In fact, some news reports have claimed that the country “banned” the use of the word “corona virus” by media outlets and arrested people if they were found discussing it. One report in Radio Free Europe Radio Liberty said the state media was treating it as if the disease never existed as they are not saying anything about the effects of corona virus, “and the word has even been removed from health information brochures distributed in schools, hospitals and workplaces, according to Turkmenistan Chronicles, one of the few sources of independent news, whose site is blocked within the country,” the report said.
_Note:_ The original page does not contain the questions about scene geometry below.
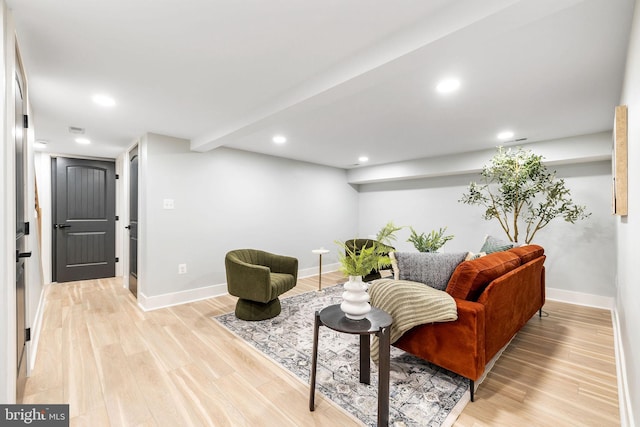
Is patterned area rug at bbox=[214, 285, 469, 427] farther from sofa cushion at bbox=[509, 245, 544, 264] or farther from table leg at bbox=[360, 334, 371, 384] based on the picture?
sofa cushion at bbox=[509, 245, 544, 264]

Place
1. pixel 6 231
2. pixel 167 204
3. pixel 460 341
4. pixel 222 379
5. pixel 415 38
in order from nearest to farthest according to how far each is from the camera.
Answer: pixel 6 231 < pixel 415 38 < pixel 460 341 < pixel 222 379 < pixel 167 204

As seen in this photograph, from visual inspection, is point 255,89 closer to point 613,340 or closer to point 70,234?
point 613,340

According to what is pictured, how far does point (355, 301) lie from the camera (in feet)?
5.72

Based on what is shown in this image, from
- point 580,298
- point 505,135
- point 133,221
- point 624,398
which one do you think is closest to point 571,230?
point 580,298

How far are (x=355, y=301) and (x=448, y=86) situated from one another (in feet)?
5.85

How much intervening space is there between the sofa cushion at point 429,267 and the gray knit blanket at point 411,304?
70mm

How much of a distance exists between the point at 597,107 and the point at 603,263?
2198mm

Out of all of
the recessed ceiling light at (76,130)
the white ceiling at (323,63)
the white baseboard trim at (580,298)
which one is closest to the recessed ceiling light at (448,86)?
the white ceiling at (323,63)

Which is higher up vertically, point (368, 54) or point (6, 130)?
point (368, 54)

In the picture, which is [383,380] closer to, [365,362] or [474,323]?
[365,362]

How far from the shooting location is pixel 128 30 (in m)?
1.58

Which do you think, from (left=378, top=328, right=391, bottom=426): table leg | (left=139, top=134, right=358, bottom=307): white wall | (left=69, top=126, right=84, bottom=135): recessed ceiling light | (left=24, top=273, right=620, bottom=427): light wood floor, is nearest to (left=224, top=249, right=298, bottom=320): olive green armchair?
(left=24, top=273, right=620, bottom=427): light wood floor

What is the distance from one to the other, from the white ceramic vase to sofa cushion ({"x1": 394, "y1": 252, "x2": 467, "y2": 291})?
604 mm

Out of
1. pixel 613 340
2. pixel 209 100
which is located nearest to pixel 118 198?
pixel 209 100
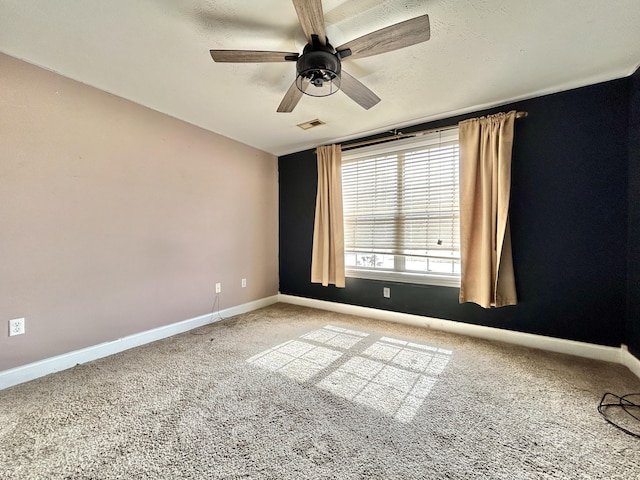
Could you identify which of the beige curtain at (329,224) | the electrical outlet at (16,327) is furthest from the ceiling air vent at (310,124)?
the electrical outlet at (16,327)

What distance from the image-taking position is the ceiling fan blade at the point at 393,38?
136 cm

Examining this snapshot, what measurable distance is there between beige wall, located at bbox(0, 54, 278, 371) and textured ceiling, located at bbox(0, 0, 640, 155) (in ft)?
0.91

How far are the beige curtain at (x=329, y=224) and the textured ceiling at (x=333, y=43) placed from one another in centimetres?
92

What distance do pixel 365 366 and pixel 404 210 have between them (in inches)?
70.9

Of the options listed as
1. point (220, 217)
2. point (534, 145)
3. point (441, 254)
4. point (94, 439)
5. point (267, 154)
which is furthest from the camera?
point (267, 154)

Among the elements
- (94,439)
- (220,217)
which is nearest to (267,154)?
(220,217)

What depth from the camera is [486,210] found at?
8.30 ft

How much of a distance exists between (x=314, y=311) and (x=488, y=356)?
2033mm

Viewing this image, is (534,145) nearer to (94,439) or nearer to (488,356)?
(488,356)

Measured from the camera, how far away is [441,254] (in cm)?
293

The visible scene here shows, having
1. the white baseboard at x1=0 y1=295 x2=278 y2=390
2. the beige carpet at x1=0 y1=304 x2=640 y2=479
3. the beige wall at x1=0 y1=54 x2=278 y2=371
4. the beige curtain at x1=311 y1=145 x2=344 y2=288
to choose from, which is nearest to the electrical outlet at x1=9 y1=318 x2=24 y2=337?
the beige wall at x1=0 y1=54 x2=278 y2=371

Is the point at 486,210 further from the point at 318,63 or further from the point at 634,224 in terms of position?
the point at 318,63

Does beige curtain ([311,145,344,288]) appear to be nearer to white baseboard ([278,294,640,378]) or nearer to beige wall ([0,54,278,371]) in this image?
white baseboard ([278,294,640,378])

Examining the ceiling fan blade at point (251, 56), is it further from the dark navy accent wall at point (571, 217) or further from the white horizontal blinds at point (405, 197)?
the white horizontal blinds at point (405, 197)
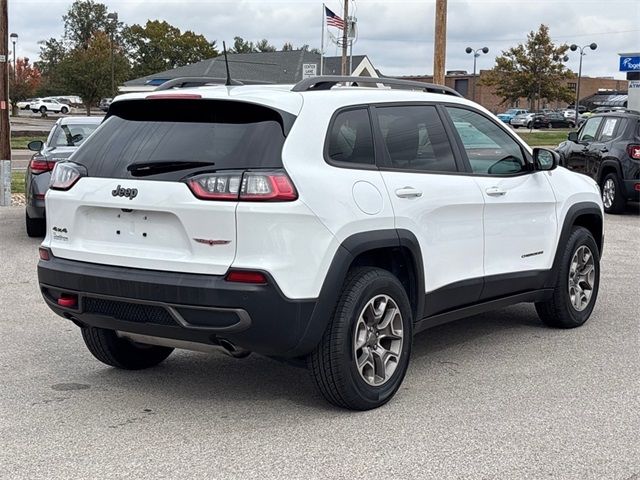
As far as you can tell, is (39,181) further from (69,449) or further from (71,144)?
(69,449)

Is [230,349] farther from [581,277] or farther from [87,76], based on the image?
[87,76]

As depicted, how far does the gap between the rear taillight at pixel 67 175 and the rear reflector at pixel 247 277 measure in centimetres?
119

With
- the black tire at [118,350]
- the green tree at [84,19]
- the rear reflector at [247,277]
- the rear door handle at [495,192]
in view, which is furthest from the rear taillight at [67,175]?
the green tree at [84,19]

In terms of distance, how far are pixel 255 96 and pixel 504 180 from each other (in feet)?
7.38

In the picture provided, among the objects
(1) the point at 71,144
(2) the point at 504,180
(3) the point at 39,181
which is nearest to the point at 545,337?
(2) the point at 504,180

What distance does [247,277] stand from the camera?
4555 millimetres

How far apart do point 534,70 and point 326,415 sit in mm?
75085

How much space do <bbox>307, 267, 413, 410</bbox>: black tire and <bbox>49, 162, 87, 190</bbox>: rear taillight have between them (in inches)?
63.9

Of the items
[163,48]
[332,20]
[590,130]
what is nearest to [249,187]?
[590,130]

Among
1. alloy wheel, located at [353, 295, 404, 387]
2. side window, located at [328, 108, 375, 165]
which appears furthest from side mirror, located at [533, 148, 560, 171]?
alloy wheel, located at [353, 295, 404, 387]

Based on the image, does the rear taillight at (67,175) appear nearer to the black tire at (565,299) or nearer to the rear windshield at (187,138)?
Answer: the rear windshield at (187,138)

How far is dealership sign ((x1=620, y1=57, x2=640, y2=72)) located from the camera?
26.2 meters

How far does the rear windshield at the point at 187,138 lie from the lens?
15.5 ft

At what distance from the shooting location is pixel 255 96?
490 centimetres
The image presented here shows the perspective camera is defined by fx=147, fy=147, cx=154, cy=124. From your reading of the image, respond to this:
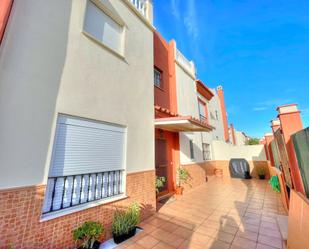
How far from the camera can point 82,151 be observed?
3.72 m

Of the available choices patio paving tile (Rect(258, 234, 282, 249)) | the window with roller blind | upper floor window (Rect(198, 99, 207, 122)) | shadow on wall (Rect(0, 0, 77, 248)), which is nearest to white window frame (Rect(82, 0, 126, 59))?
shadow on wall (Rect(0, 0, 77, 248))

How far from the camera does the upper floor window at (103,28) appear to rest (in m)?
4.58

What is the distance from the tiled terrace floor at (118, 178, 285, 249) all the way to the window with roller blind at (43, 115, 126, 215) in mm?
1555

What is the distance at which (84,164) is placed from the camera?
374 cm

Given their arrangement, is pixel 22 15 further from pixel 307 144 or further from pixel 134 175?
pixel 307 144

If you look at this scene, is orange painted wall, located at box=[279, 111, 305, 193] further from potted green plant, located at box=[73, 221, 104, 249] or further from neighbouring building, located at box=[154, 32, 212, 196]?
potted green plant, located at box=[73, 221, 104, 249]

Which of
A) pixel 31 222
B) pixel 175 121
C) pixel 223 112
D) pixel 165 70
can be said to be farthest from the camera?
pixel 223 112

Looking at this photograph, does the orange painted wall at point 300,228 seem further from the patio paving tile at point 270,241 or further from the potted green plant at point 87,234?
the potted green plant at point 87,234

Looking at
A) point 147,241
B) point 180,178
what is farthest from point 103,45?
point 180,178

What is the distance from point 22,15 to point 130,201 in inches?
212

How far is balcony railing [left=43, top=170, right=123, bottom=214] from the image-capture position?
3.17 m

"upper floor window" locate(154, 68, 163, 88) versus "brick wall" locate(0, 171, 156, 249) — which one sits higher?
"upper floor window" locate(154, 68, 163, 88)

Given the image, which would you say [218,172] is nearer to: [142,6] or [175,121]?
[175,121]

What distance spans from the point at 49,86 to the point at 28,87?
38cm
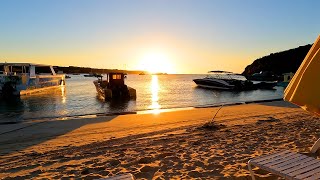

Last, but not least, as always is Tajikistan. A county with a population of 9,537,645 people. With its population of Nine Million people, smaller than Sweden and much smaller than South Korea, but larger than Turkmenistan. So how is Tajikistan handling the virus outbreak?

Tajikistan reported its first 15 cases of the disease on April 30. The schools have been closed since April 25 and its domestic football league was suspended on April 26. The country has largely been in denial about the spread of the disease in the country for the past few weeks.

According to Eurasianet, mass gatherings have been banned, including for Ramadan, and medical face masks have been mandatory.